On the mechanism and energetics of electrochemical alloy formation between mercury and platinum for mercury removal from aqueous solutions

Journal article, 2024

Mercury pollution is an acute global concern threatening the health of humans and wildlife. Thus, there is a need for new and improved techniques to reduce emissions and remove toxic mercury from aqueous environments. Electrochemical alloy formation, specifically between mercury ions in aqueous solution and a platinum electrode, emerges as a promising solution. Through analysis of reaction mechanisms and energetics related to the formation and dissolution of the PtHg4 alloy, this study aims to deepen our understanding of the underlying processes of effective electrochemical mercury removal.
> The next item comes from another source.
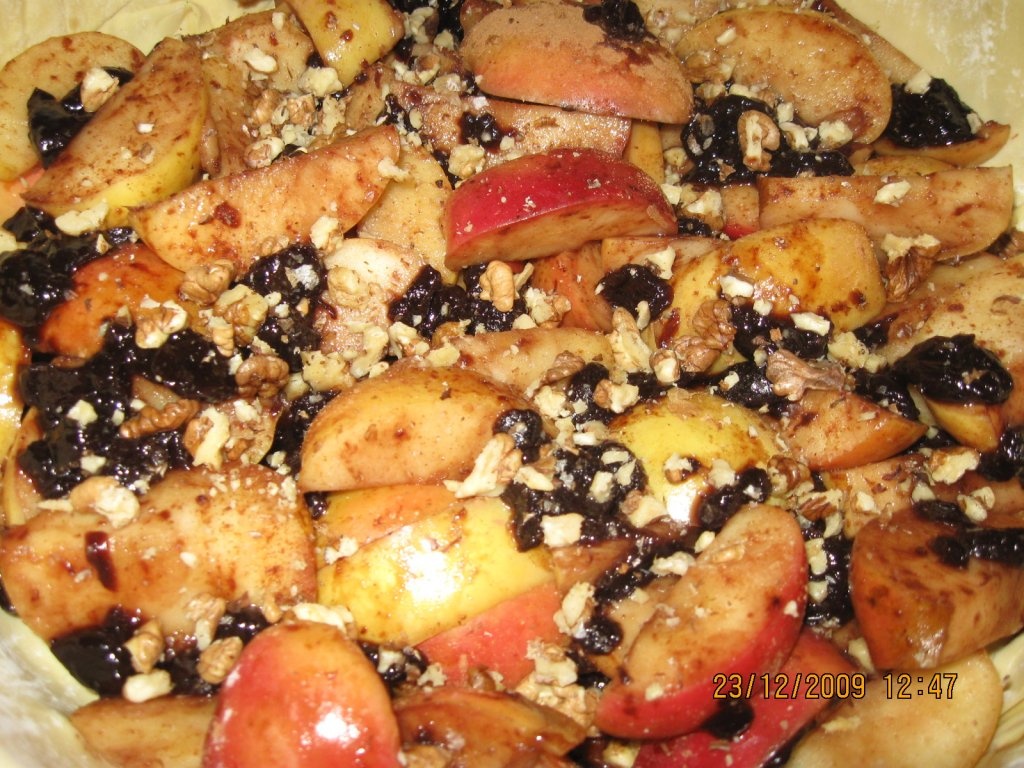 Desert cu mere si gem de cirese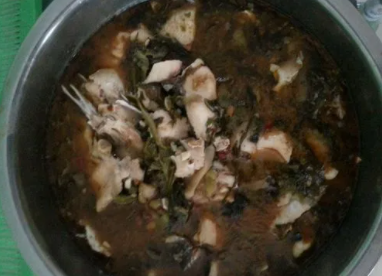 酸菜鱼去骨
Potentiodynamic measurements indicate rapid alloy formation at a clean platinum surface, proceeding with only trace amounts of metallic mercury on the surface. However, once the electrode surface has sufficient mercury coverage with an alloy thickness of around 1.5 nm, clear evidence of metallic mercury on the surface is observed. Furthermore, the amount of absorbed mercury on the cathode increases linearly in time. The onset potential for the alloy formation is experimentally determined using electrochemical quartz crystal microbalance with dissipation monitoring to be approximately 0.64 V vs. SHE, and the alloy dissolution (oxidation) onset potential is found to be approximately 0.98 V vs. SHE, at a mercury ion concentration of 10 mg/L. Density functional theory calculations are used to provide a theoretical value for the reversible potential from a thermodynamics perspective, yielding a value of 0.78 V vs. SHE at a mercury ion concentration of 10 mg/L. This value is in excellent agreement with the experimental results, suggesting an overpotential of about 0.14 and 0.20 V for the alloy formation and oxidation, respectively. These findings provide important information on the reaction mechanisms and overpotentials of the PtHg4 alloy formation and dissolution, which are key factors for development of large-scale mercury removal based on this technique, as well as fundamental understanding of the electrochemical alloy formation between mercury ions and platinum.